■ Task:
In everything from "Explore Scientific Explore" down to "Moen-8900-Series-Grab-Bar", swap "Twilight I Mount" for "Twilight II Mount" and give those entries again with nothing else changed. Leave out the pictures.

■ Material for this task:
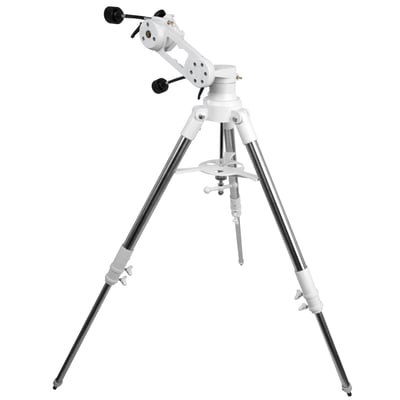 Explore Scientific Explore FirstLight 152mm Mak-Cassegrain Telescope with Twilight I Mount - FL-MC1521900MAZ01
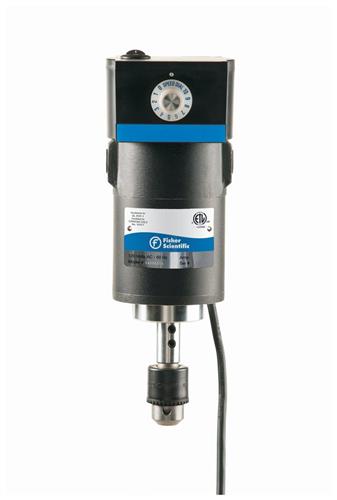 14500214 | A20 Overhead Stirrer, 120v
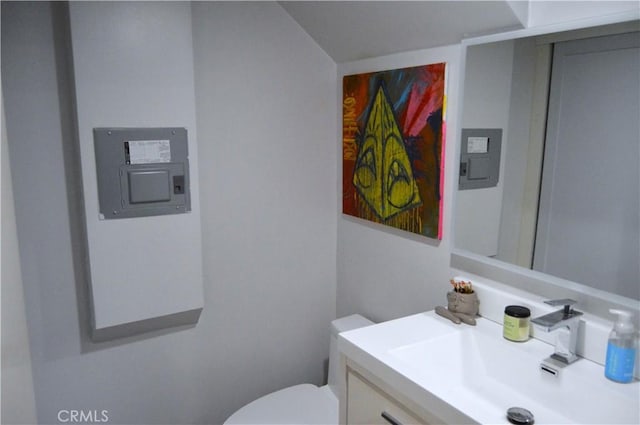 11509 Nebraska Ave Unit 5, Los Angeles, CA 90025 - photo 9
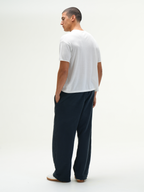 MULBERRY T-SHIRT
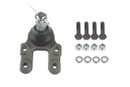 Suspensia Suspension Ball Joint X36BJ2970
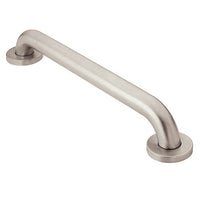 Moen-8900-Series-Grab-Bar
==
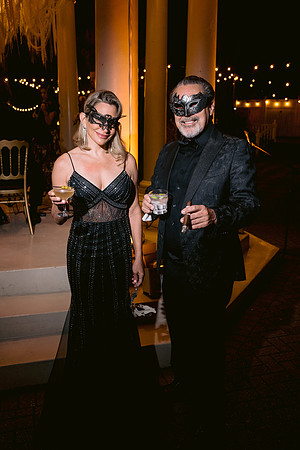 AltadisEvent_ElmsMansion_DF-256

■ Task output:
 Explore Scientific Explore FirstLight 152mm Mak-Cassegrain Telescope with Twilight II Mount - FL-MC1521900MAZ01
 14500214 | A20 Overhead Stirrer, 120v
 11509 Nebraska Ave Unit 5, Los Angeles, CA 90025 - photo 9
 MULBERRY T-SHIRT
 Suspensia Suspension Ball Joint X36BJ2970
 Moen-8900-Series-Grab-Bar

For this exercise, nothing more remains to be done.